En fait si je ne fermais pas les écoutilles de temps en temps je pourrais dire que tout me parle.

A cet instant je n’avais sans doute pas eu le reflexe de fermer les écoutilles à temps.

Qu’un papillon soit tellement attiré par une flamme qu’il s’y brule et meurt, il y avait là matière à réflexion, et cette réflexion en bon égocentrique que je suis ne pouvait me renvoyer qu’à moi-même en premier lieu.

Quelque part j’éprouvais une sorte de colère et en même temps de l’admiration pour ce que cette bestiole avait osé faire.

Etre tellement attiré par la lumière qu’elle se confonde et s’oublie totalement en elle jusqu’à disparaitre totalement.

N’était ce pas incroyable ?

Du coup je me suis mis à penser à ce que pouvait représenter cette lumière dans une tète de papillon, sans doute était ce à peu de chose près la même chose que la peinture pour un peintre ou l’écriture pour un écrivain. Une sorte de passion effrénée qui peut mener à les consumer entièrement.

La première idée qui s’en suivit est que la passion est suspecte, qu’il ne faut pas se jeter à corps perdu en elle comme le soulignent les philosophes depuis la nuit des temps. Genre le mot d’ordre qui remonte à la surface.

La seconde idée qui me vint contredisait totalement la première. Et je me disais qu’il doit être bon finalement de se jeter à corps perdu dans ce que l’on désire plus que tout, quitte à en crever.
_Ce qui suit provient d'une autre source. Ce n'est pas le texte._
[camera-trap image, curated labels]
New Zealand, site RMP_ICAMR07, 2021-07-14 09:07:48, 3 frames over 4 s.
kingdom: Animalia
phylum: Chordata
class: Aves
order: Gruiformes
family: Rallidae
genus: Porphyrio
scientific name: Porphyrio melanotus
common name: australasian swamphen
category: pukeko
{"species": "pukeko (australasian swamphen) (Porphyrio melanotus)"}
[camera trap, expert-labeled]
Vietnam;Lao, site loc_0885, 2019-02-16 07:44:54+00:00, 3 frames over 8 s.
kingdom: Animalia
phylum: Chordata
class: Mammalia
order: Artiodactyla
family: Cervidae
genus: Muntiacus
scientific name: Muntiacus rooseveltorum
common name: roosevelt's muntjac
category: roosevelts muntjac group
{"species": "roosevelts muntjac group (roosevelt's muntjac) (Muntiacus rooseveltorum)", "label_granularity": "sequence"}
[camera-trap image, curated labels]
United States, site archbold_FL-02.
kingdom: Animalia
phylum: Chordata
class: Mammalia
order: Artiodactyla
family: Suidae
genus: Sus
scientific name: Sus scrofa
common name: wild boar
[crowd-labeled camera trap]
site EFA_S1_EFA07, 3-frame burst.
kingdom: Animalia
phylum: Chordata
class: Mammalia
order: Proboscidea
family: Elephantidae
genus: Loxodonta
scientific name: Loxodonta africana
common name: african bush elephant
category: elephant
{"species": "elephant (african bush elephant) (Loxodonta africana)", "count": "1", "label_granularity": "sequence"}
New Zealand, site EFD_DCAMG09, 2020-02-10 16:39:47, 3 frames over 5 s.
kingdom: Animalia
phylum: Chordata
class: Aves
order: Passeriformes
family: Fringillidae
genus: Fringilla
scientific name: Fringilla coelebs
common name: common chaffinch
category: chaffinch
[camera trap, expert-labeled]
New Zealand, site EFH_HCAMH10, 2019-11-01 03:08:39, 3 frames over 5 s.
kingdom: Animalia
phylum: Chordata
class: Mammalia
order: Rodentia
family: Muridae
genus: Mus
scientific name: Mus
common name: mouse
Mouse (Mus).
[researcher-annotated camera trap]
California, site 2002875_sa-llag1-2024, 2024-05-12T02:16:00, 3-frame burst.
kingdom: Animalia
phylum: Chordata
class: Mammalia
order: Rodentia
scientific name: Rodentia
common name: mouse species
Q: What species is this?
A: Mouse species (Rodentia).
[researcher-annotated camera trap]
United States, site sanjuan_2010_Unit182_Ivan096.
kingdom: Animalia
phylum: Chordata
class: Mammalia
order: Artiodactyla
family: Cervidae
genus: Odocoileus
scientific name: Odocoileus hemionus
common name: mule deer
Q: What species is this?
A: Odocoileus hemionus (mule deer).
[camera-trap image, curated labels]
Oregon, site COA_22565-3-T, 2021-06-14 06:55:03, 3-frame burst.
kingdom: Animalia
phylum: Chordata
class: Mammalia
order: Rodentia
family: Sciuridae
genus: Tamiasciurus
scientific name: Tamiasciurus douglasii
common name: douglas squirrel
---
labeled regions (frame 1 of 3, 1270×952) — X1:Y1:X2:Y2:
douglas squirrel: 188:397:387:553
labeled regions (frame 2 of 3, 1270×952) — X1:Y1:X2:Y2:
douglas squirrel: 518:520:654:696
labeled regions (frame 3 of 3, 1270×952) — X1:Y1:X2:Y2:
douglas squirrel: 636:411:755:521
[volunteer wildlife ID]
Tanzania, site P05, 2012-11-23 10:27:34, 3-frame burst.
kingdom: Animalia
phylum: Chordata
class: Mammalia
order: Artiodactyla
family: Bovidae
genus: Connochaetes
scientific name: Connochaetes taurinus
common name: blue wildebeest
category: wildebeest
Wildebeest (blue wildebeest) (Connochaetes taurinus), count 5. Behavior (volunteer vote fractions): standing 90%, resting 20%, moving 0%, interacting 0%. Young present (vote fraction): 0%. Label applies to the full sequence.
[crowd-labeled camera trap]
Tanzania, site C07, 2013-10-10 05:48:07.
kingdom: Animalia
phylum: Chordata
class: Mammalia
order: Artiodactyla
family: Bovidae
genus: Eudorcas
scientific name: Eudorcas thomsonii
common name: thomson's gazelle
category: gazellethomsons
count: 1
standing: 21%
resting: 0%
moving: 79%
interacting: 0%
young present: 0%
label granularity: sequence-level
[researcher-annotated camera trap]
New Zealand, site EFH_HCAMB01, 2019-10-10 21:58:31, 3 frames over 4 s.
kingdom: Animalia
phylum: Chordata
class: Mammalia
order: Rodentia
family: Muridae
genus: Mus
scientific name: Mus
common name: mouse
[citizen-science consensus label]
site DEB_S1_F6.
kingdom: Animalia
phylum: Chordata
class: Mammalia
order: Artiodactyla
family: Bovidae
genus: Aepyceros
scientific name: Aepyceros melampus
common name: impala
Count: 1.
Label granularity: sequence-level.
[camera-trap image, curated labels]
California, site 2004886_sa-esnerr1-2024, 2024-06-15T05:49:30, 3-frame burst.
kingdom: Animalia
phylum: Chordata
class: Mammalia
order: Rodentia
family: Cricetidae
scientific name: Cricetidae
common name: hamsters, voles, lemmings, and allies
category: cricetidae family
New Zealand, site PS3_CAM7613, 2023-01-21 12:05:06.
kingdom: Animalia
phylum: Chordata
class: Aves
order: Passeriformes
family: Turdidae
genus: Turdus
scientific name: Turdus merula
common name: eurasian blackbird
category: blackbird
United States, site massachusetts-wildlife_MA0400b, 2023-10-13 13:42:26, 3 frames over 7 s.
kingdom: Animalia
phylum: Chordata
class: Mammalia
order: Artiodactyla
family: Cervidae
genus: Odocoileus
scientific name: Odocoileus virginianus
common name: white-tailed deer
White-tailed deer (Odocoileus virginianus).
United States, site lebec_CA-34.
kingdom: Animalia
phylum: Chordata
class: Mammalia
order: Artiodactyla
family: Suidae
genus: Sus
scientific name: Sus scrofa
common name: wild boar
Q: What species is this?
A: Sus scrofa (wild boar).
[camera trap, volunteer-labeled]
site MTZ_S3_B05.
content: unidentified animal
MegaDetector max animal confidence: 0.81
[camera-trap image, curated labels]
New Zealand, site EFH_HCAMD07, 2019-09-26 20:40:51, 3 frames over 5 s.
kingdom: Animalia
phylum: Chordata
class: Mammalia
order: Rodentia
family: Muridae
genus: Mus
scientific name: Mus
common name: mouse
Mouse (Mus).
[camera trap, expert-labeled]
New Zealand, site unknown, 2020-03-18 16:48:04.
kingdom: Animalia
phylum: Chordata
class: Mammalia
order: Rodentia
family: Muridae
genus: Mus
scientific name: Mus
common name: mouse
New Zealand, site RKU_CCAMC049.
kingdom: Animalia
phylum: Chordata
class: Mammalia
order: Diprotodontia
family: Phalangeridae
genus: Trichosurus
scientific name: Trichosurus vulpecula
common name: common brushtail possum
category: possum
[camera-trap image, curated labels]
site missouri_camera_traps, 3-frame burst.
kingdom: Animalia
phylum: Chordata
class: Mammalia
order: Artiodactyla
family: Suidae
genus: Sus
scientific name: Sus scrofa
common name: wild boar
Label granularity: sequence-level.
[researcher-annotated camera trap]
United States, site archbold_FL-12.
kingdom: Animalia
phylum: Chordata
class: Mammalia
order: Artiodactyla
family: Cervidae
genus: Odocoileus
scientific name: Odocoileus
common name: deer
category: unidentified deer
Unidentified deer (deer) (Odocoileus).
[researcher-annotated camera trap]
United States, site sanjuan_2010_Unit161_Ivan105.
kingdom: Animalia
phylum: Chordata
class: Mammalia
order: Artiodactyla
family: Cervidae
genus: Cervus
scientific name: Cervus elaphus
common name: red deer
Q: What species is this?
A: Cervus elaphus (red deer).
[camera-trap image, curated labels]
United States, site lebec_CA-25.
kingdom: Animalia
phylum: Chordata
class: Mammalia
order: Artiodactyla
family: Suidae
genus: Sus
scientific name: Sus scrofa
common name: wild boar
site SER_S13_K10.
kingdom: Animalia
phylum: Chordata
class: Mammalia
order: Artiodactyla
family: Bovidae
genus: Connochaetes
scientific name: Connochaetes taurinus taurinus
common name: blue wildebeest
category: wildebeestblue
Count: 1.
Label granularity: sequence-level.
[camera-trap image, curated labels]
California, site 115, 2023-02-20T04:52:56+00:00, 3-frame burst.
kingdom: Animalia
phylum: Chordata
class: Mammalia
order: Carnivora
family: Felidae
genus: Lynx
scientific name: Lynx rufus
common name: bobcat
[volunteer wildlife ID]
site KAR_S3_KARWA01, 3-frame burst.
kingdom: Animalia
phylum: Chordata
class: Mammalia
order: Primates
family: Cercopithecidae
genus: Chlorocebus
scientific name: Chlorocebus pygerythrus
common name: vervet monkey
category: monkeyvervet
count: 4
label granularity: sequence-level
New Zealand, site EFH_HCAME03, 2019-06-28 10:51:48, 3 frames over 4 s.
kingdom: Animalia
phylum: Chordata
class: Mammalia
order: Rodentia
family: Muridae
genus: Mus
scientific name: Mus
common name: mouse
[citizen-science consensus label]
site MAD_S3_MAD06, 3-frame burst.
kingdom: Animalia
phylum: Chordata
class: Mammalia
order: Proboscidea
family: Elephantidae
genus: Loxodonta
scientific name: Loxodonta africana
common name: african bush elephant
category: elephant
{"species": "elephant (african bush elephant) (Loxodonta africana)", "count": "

Puis m’est revenu une vieille question que je pose à toutes les personnes que j’aperçois avec un mille-feuilles à la main.

Par quoi vas tu commencer ? par le glaçage, ou bien le gardes tu pour la fin ? En général personne ne répond la bouche pleine. Et en plus très peu se posent ce genre de problème dans la vie.

Une fois une fille pourtant m’a répondu : je commence directement par le glaçage parce qu’on ne sait jamais, je peux me faire renverser par une voiture d’un coup, ou mourir subitement d’un AVC.

Nous avons vécu une passion effrénée durant quelques semaines et puis au bout du compte nous nous sommes quittés. En fait c’est moi qui l’ai quittée parce que je trouvais la passion plutôt fatigante et aussi j’imaginais que j’avais tout un tas d’autres choses à faire.